On 2012 in the New Horizons' The PI's Perspective Alan Stern wrote The Kuiper Belt at 20: Paradigm Changes in Our Knowledge of the Solar System (more also archived) which includes:

Most of the known KBOs are just 100 to 300 kilometers across, about one-tenth of Pluto’s diameter. But some are smaller than 100 kilometers across, and some are larger than 300 kilometers across. In fact, there is great diversity among KBOs:

  • Some are red and some are gray;
  • The surfaces of some are covered in water ice, but others (like Pluto) have exotic volatile ices like methane and nitrogen;
  • Many have moons, though none with more known moons than Pluto;
  • Some are highly reflective (like Pluto), others have much darker surfaces;
  • Some have much lower densities than Pluto, meaning they are primarily made of ice. Pluto’s density is so high that we know its interior is about 70% rock in its interior; a few known KBOs are more dense than Pluto, and even rockier!

Question: How many Kuiper Belt objects have moons? How do we know this? What observational techniques have revealed moons of KBOs?


1 Answer 1


"Moons" is a misnomer here, the majority of Kuiper Belt Objects (KBOs) with companions are binaries.
Now there are several populations in the Kuiper Belt, characterized by their eccentricities and inclinations. The cold classicals are hereby the most important ones, having mostly circular, low inclination orbits and a high binarity fraction of about 30% (Noll et al. 2008).
Hot classicals, with eccentric and inclined orbits possess a binarity fraction of about or less than 1 in 40.
The other important KBO populations, i.e. the scattered disc, the resonant ones and the centaurs possess negligible binarity.

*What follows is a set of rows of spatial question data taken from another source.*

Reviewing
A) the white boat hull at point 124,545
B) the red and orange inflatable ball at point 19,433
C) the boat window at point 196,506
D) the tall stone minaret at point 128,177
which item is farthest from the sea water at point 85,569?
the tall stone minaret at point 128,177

In terms of numbers, the classicals make up about 2/3 of the entire KBO population by numbers, and the cold classicals are about 50-60% of the total classical population.

So in total you'd get a fraction of at least $f_{\rm Moon}\approx 0.66*0.5*0.3\approx10\%$ of KBOs having 'moons'.

In order to find and characterize binary orbits, strange light curves pose a first hint, but only high spatial resolution actually helps to discern the two binary components. As most KBOs are low-mass objects, their binary orbital times are long. Prolonged, 5-15 year snapshot observations with the HST allowed recently to characterize the spin direction, for example (Grundy et al. 2019).